▸ **Task goal**: Reproduce word for word the passage of the text below about the design of a novel's cover, beginning with the words containing "After submitting my" and ending with "September 13, 2011).".

▸ **Text section**:

┌──

THE EVOLUTION OF A COVER – James R. Benn

After submitting my manuscript last year for the upcoming Billy Boyle novel—the sixth—titled A Mortal Terror, the good folks at Soho Press asked for some cover ideas. Readers are often interested in what goes into the design of a book cover, and how much input authors have. In my case, I’m lucky to have plenty. Here’s a review of the thought and design process that went into A Mortal Terror (to be released September 13, 2011).

The book delves into a story as old as warfare. Combat Fatigue, known today as Post-Traumatic Stress Syndrome. It has had many designations, including Soldier’s Heart, from the American Civil War, a name that seems to me more descriptive than any modern medical term.

I began to think about the Thousand Year Stare, a phrase created during the Second World War to describe the empty, unfocused gaze of a solider after the psychological stress of battle. One of the more well-known images from World War II, below, shows the Stare perfectly, caught on the face of a Marine after two straight days of combat on Eniwetok in the Pacific. I thought this would be an evocative image to create a cover around, and added it to the file of images to be sent to the artist.

Another indelible image of the Stare was created by Life magazine combat artist Tom Lea. This painting, The Two-Thousand Yard Stare, showed a Marine on Peleliu in the Pacific, but it could have been any solider in any battle. Another powerful and haunting image.

└──

▸ **Raw data**:

┌──

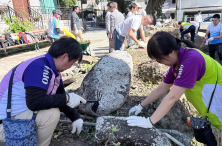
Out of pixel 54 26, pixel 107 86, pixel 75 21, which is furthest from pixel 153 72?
pixel 75 21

└──

▸ **Result of the exercise**:
After submitting my manuscript last year for the upcoming Billy Boyle novel—the sixth—titled A Mortal Terror, the good folks at Soho Press asked for some cover ideas. Readers are often interested in what goes into the design of a book cover, and how much input authors have. In my case, I’m lucky to have plenty. Here’s a review of the thought and design process that went into A Mortal Terror (to be released September 13, 2011).